Lo que sigue es todavía oscuro. Una diminuta monografía del 2005 habla de las “muchas versiones de los sucesos contados”, de las “especulaciones en la población” y remata con: “A él y a sus hermanas los mataron a cuchilladas. El crimen fue político. En él participaron el alcalde del pueblo, alumnos y deudores del señor Melo, quien era muy apreciado por los campesinos a quienes él defendía de las injusticias de los gobernantes”. ¿Eran el laureanista y la prestamista del pueblo defensores secretos de la justicia social?

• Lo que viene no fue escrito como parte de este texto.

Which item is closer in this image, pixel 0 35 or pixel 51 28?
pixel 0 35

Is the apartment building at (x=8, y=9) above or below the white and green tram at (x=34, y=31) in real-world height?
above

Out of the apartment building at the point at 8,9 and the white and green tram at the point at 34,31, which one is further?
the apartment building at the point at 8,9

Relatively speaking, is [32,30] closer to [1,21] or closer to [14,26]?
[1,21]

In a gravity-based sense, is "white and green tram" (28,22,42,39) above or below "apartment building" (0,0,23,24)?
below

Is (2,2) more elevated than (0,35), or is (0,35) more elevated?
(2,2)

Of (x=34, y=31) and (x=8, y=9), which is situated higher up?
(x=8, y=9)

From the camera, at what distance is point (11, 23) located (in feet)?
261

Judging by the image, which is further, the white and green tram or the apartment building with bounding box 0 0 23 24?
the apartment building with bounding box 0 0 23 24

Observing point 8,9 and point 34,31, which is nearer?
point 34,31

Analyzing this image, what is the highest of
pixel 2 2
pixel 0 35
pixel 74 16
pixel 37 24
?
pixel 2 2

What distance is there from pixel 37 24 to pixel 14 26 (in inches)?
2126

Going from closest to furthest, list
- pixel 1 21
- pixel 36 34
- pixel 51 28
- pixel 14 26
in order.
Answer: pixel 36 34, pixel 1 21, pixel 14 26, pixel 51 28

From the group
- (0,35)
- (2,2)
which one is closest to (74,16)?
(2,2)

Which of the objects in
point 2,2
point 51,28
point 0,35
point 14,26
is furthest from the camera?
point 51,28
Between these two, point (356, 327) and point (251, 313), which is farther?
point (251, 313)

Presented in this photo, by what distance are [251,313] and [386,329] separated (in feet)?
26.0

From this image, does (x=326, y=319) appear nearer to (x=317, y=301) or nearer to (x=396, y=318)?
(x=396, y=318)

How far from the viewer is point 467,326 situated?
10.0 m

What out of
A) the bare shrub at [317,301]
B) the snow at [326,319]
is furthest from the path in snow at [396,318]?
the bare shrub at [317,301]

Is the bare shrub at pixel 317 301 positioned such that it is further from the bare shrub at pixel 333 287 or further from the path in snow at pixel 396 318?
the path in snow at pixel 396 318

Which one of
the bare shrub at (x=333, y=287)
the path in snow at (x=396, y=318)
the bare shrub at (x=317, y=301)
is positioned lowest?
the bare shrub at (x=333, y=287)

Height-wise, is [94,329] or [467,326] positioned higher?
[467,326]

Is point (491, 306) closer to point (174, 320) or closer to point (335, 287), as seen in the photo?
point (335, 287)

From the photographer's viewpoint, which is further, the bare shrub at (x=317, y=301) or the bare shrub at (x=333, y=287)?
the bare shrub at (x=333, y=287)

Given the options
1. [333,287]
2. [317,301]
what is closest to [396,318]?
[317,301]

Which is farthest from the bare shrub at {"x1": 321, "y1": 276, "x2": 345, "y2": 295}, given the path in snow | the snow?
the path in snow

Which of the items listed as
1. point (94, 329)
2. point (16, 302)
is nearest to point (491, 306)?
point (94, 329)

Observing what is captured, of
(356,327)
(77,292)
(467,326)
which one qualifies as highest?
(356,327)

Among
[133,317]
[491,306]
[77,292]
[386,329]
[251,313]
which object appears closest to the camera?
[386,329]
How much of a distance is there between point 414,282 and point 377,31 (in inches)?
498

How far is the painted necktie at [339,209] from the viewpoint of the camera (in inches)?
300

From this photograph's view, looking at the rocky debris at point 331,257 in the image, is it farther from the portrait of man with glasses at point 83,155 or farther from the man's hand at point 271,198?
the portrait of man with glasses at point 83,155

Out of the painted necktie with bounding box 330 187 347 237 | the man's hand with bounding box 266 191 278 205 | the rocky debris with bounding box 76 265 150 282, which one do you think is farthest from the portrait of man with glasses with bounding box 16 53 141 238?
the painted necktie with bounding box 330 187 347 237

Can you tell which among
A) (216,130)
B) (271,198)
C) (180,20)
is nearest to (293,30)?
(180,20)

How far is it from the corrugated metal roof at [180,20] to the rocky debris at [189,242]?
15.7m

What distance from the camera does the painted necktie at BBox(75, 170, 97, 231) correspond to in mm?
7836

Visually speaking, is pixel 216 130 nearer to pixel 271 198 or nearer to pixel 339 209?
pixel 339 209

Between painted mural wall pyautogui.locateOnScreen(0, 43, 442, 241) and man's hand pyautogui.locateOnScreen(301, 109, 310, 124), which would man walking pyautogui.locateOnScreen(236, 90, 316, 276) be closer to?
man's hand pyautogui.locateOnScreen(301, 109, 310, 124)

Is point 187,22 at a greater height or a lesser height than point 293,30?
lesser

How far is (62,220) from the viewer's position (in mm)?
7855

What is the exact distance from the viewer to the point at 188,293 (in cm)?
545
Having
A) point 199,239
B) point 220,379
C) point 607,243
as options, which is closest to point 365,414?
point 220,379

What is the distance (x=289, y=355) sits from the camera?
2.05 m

Un primo lejano, periodista de extrema derecha y nieto de Heliodoro, habla del “odio” de los estudiantes del colegio hacia el viejo, quien era todavía una fuerza rectora, y de la responsabilidad del M-19 en el crimen porque los asesinos escribieron la seña del partido en una pared con la sangre todavía fresca de los viejos.

Pero no sé si algo de eso es cierto. Diecisiete años antes de que yo naciera, ocho después de la última visita de los hermanos Melo, casi setenta del nacimiento del segundo Moisés y unos cuantos después de la construcción de Chivor y la carretera que temía Seferina, el 4 de mayo de 1980, Patricia contestó el teléfono. Desde entonces, los testimonios, los recuerdos, la verdad, se han convertido en una masa confusa de datos, versiones de oídas e invenciones de la memoria y el tiempo. Como la aristocracia aindiada, el revólver plateado, el cariño de tía, como dos casas convertidas en una y el valle convertido en represa, las historias ya no son de los tres viejos que alguna vez fueron jóvenes, ni de los hijos de Moisés, ni de los hijos del otro Moisés, ni del único hijo de la que contestó el teléfono.

Después de haber asistido al culto nocturno en la iglesia del pueblo, los hermanos se encaminaron hacia su casa. Encontraron ahí a unos hombres que apuñalaron decenas de veces a Seferina y a Heliodoro, quienes murieron desangrados sobre las baldosas. Transitico pudo llegar al segundo piso, donde agarró el revólver que llevaba años sin disparar y que tampoco disparó esa noche: ella murió en las escaleras, ahorcada por una cuerda. Los muchachos, después de rebuscar entre las pertenencias de los viejos, robaron algunas cosas, encontraron un licor y se quedaron ahí, en la casa, un tiempo más.

Moisés, esta vez mi abuelo, salió para el pueblo acompañado de una de sus hijas y el novio de la época. Días después del funeral que congregó a todo el pueblo, unos estudiantes de bachillerato alardearon con la plata robada. Fueron capturados y confesaron haber sido pagados por el alcalde, Elías Góngora, un político que le debía una plata a Seferina. Los responsables pagaron algunos años de cárcel.

Mi abuelo fue el albacea del proceso y estuvo tanto tiempo en el pueblo, ocho meses, que Bertha pensó que se había separado de ella y vendió el carro de la familia. ¿Qué hizo el profesor durante tanto tiempo en ese pueblo casi vacío del que había escapado hacía tantos años? Nunca volvería a Macanal.

Heliodoro no le dejó su nombre a nada: ningún colegio, ninguna calle. Pero en Boyacá lo conocen todavía como “el fantasma del señor Melo”, un alma en pena, seguramente de sombrero, que se aparece entre las sombras de la luz que por fin llegó. Ni el M-19, ni el dentista del pueblo, ni el río de campesinos moribundos se ganaron el honor de acechar Macanal: solo el prócer del valle de Tenza alcanzó la inmortalidad.

Esta historia es absurda: unas solteronas atrapadas en un pueblo gótico sin nombre que murieron bajo la luz de la luna en una olvidada mansión boyacense. Sé que es cierta porque muchos me lo han dicho, porque si se va a Google Maps, la primera casa con el patio embaldosado de Macanal ya es un lote enmalezado: hace años, no sé cuantos, la tumbaron. De las hermanas del señor Melo no sobrevive su nombre en la leyenda, como tampoco sobrevive una foto; así, la trampa de la muerte y el olvido me marcaba el camino en el que terminaría esta historia y volvería a mi mamá, quien me la contó por primera vez, y esta vez sería una niña agarrada a su propia madre, perdida en ese oscuro laberinto que fue testigo de tantas cosas. Pero no es así. Seferina y Transitico hace mucho tiempo que dejaron de ser fantasmas y tal vez, por fin, ya no estén en Macanal.